■ PROBLEM DESCRIPTION
Leave out the pictures and give back all the entries exactly as written.

Records from a data source
* * *
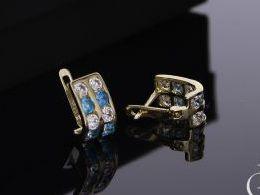 kolczyki złote na angielskie zapięcie złoto żółte białe 0.585 realne zdjęcia cyrkonie na uchu na prezent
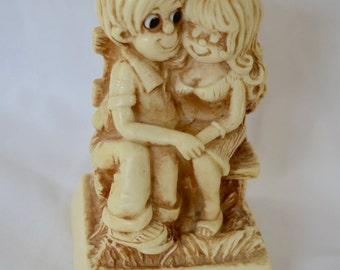 Vintage ROSS BERRIE Anniversary Couple 1979 figurine statue home decor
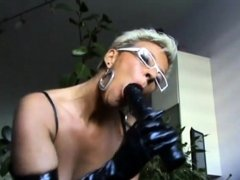 German mature milf showing hot to suck a dick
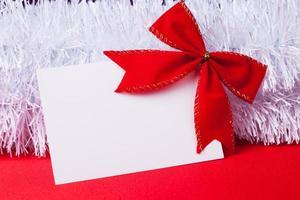 cartão de Natal em branco com laço vermelho foto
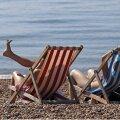 Ärritavaimad reisipostitused Facebookis: varbad rannaliivas, hotellisviidi sulnis vaade, šampanja äriklassis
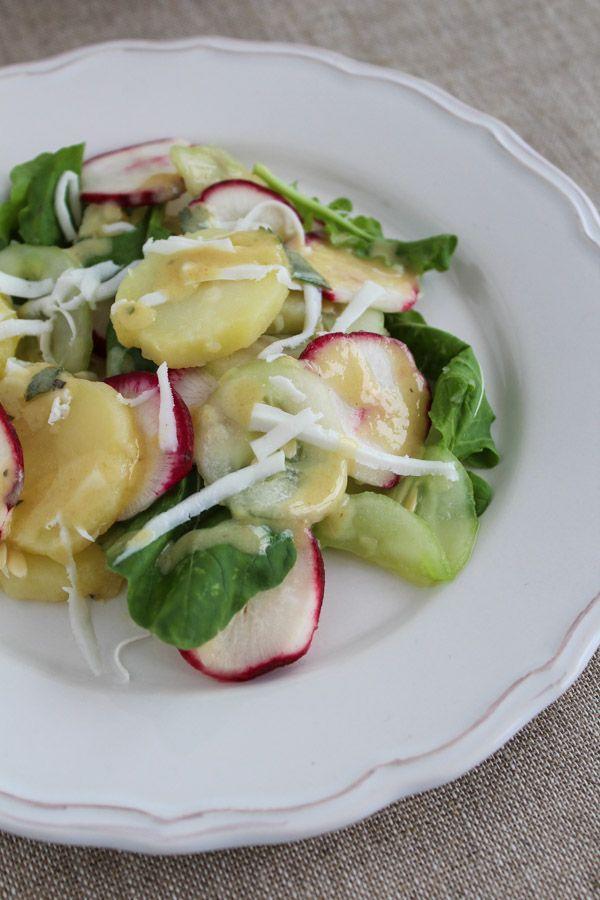 Salada de batata com rabanete, pepino e rúcula com molho de tahini e mostarda Dijon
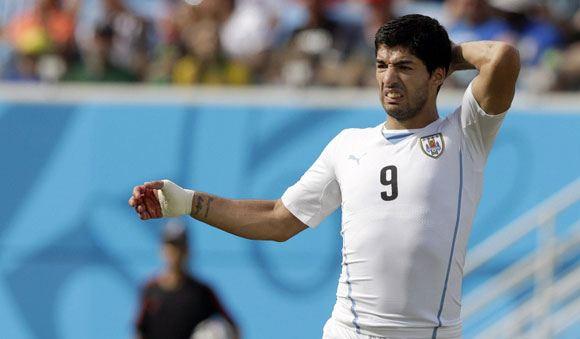 ФИФА отклонила апелляцию на дисквалификацию нападающего сборной Уругвая Луиса Суареса
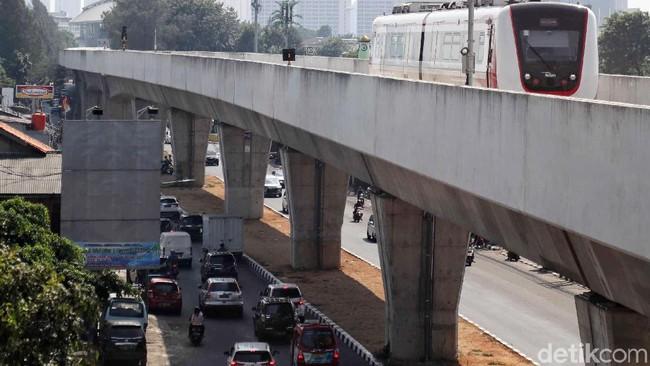 Setahun Digratiskan Anies, Naik LRT Jakarta Mulai Berbayar Bulan Depan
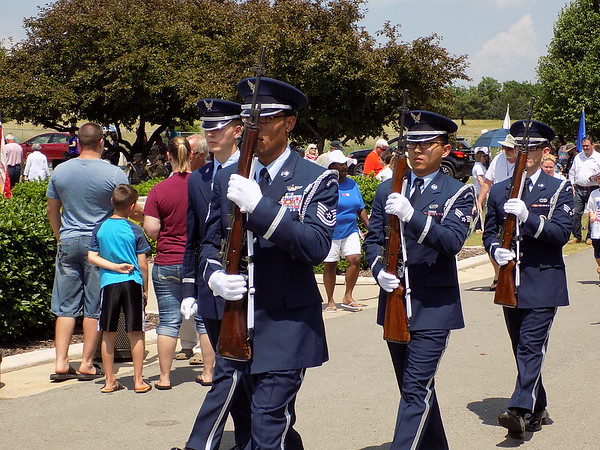 MIKE ELSWICK/ Muskogee Phoenix<br /> Members of the Tinker Air Force Base Honor Guard march in step as they leave Fort Gibson National Cemetery Memorial Day ceremonies.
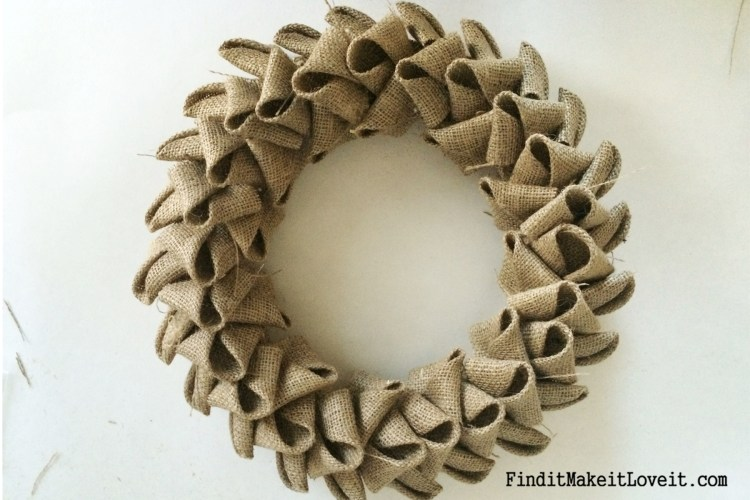 DIY Petal burlap wreath (5)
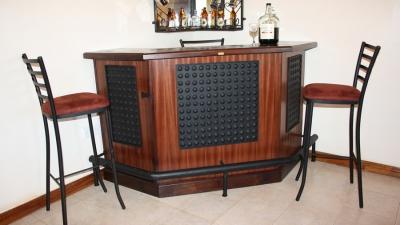 Stylish Modern Home Bar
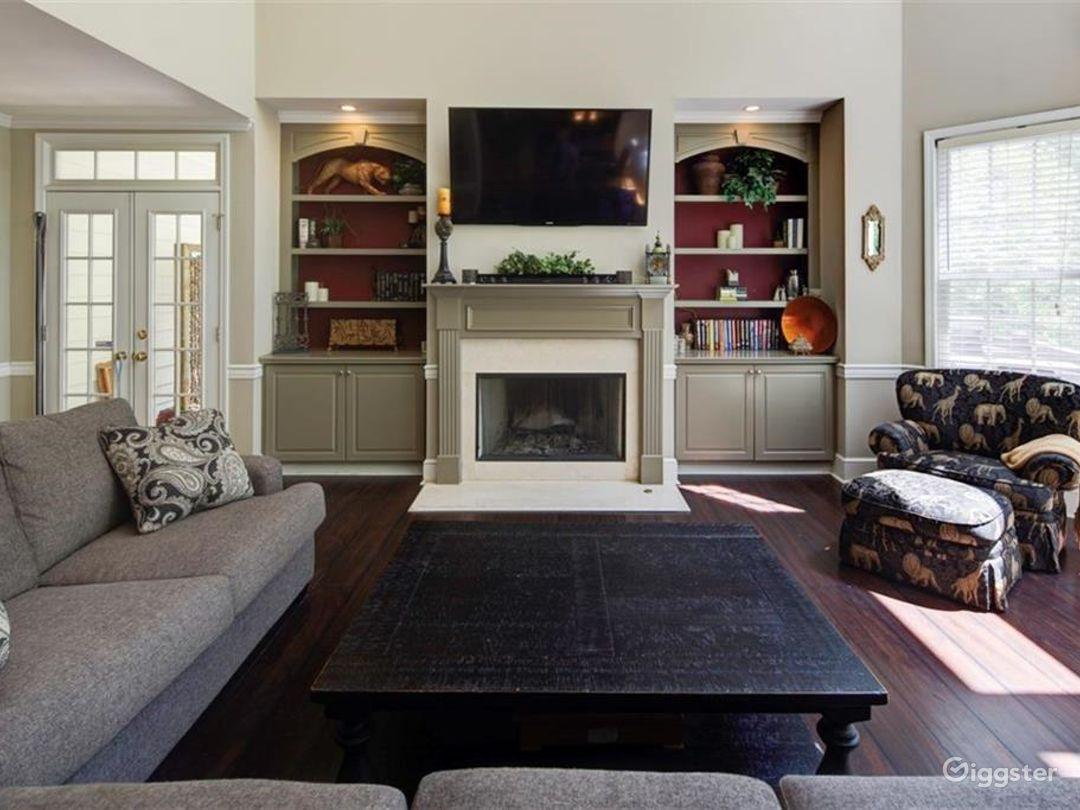 Executive Style Home Photo 4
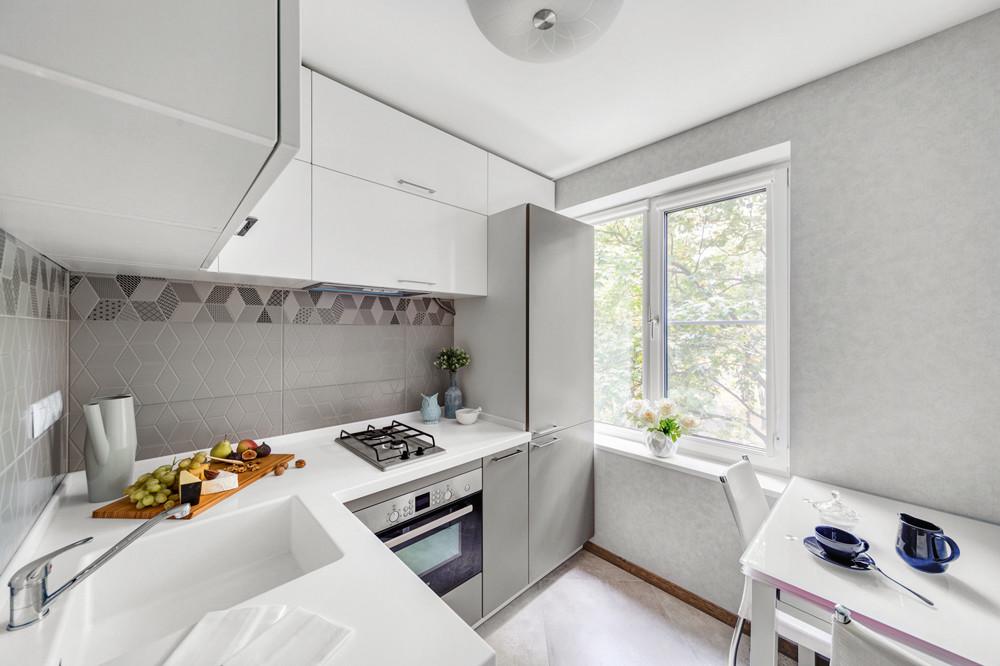 Как организовать пространство в маленькой кухне: 11 полезных советов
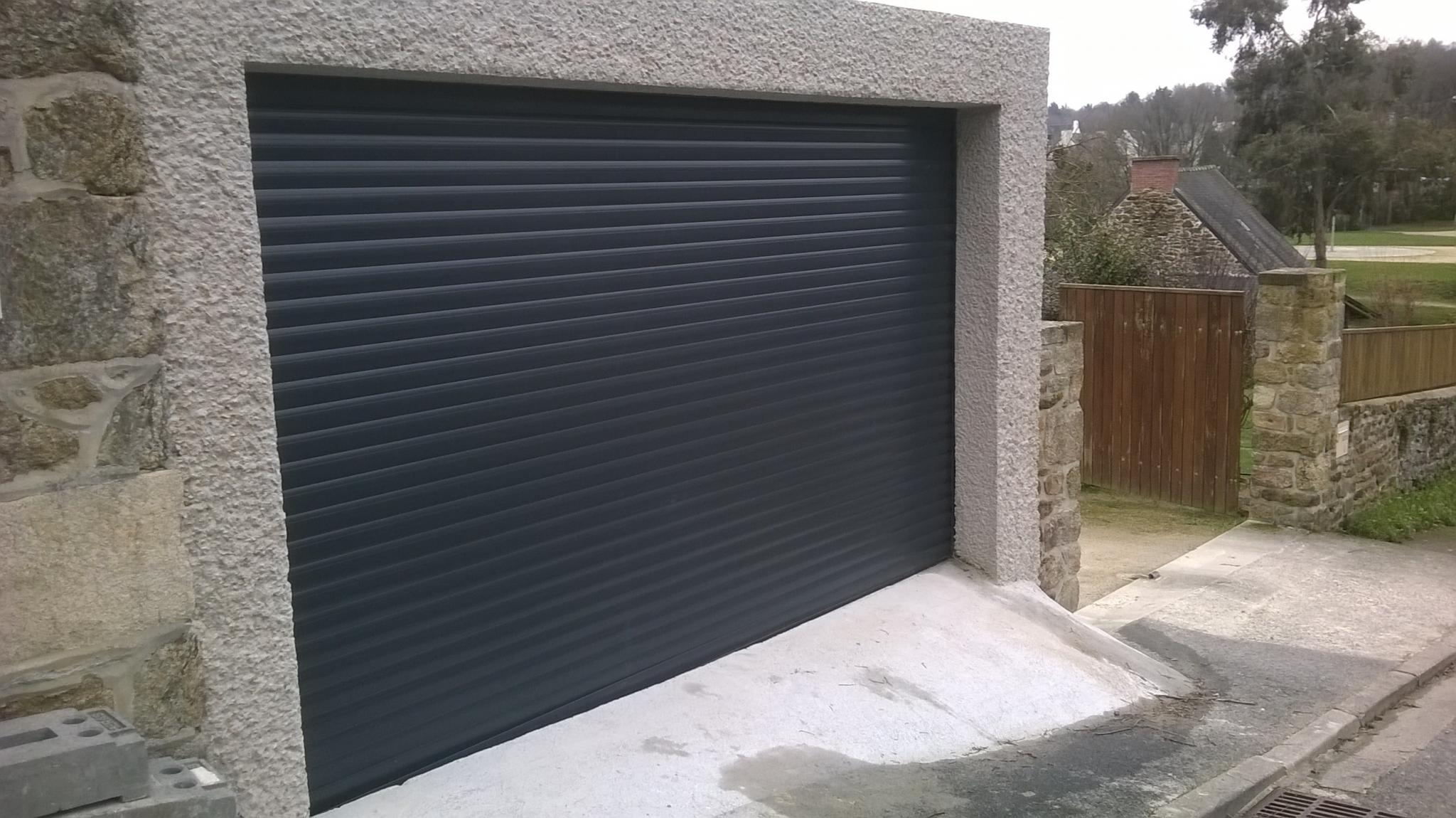 Porte enroulable install e par la menuiserie bouan for Pose porte garage enroulable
* * *
■ ANSWER BELOW
 kolczyki złote na angielskie zapięcie złoto żółte białe 0.585 realne zdjęcia cyrkonie na uchu na prezent
 Vintage ROSS BERRIE Anniversary Couple 1979 figurine statue home decor
 German mature milf showing hot to suck a dick
 cartão de Natal em branco com laço vermelho foto
 Ärritavaimad reisipostitused Facebookis: varbad rannaliivas, hotellisviidi sulnis vaade, šampanja äriklassis
 Salada de batata com rabanete, pepino e rúcula com molho de tahini e mostarda Dijon
 ФИФА отклонила апелляцию на дисквалификацию нападающего сборной Уругвая Луиса Суареса
 Setahun Digratiskan Anies, Naik LRT Jakarta Mulai Berbayar Bulan Depan
 MIKE ELSWICK/ Muskogee Phoenix<br /> Members of the Tinker Air Force Base Honor Guard march in step as they leave Fort Gibson National Cemetery Memorial Day ceremonies.
 DIY Petal burlap wreath (5)
 Stylish Modern Home Bar
 Executive Style Home Photo 4
 Как организовать пространство в маленькой кухне: 11 полезных советов
 Porte enroulable install e par la menuiserie bouan for Pose porte garage enroulable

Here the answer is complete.